Eurowilson

www.eurowilson.org

Woordenboek

Ceruloplasmine : een eiwit dat wordt gemaakt door de lever, en daar onder normale omstandigheden koper krijgt ingebouwd. Het circuleert vervolgens in het bloed. De normale concentratie is 200-400 mg/l. Bij de ziekte van Wilson is de concentratie in het algemeen verlaagd.
Cirrose : Verlittekening van de lever met als gevolg een verlies van functionerend leverweefsel
DNA : Een groot molecuul dat is opgeslagen in de celkern en waarop genetische informatie is opgeslagen
Gal : Een vloeistof die gemaakt wordt door de lever, opgeslagen wordt in de galblaas, en die in de darm terecht komt om te helpen bij de vertering van vetten. Met de gal worden tevens afvalstoffen en bepaalde metalen, zoals koper, uitgescheiden
Genen : Stukjes DNA die specifieke eigenschappen bepalen, zoals haarkleur, of de aan- of afwezigheid van een ziekte
Kayser-Fleischer : Twee artsen die ongeveer 100 jaar geleden een bruin groene ring in de ogen van patienten met de ziekte van Wilson zagen. Deze bestaat uit koper neerslag, is soms alleen te zien met speciale apparatuur (spleetlamp). Deze ring is overigens niet bij alle patienten met de ziekte van Wilson aanwezig.
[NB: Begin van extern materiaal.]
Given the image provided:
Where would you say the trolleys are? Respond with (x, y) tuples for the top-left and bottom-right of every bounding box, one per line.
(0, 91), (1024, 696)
Koper : Koper is een element die noodzakelijk is voor een normale groei en ontwikkeling. Een normaal dieet bevat ongeveer 2 mg per dag. Het lichaam heeft maar een beperkt gedeelte van dit koper nodig. Het teveel moet worden uitgescheiden.
MRI : Een niet invasieve techniek, waarbij met behulp van magnetische velden een afbeelding van de hersenen (of een ander deel van het lichaam) gemaakt kan worden
Metallothioneine : Een eiwit dat metalen kan binden. Door de binding van koper aan metallothioneine verliest het zijn giftigheid.
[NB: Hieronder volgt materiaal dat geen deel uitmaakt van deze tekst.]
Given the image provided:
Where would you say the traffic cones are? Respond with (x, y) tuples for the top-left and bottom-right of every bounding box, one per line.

Presymptomatisch : De ziekte is aangetoond, maar er zijn nog geen verschijnselen (een situatie die zich kan voordoen wanneer door DNA onderzoek van de broers en zussen van een patient het duidelijk is geworden dat één van hen ook is aangedaan).
Zink : Een effectieve behandeling bij de ziekte van Wilson. Zink werkt doordat het de produktie van metallothioneine in de darmcellen stimuleert. Dit metallothioneine bindt koper en wordt met de ontlasting uitgescheiden als de darmcellen worden vervangen.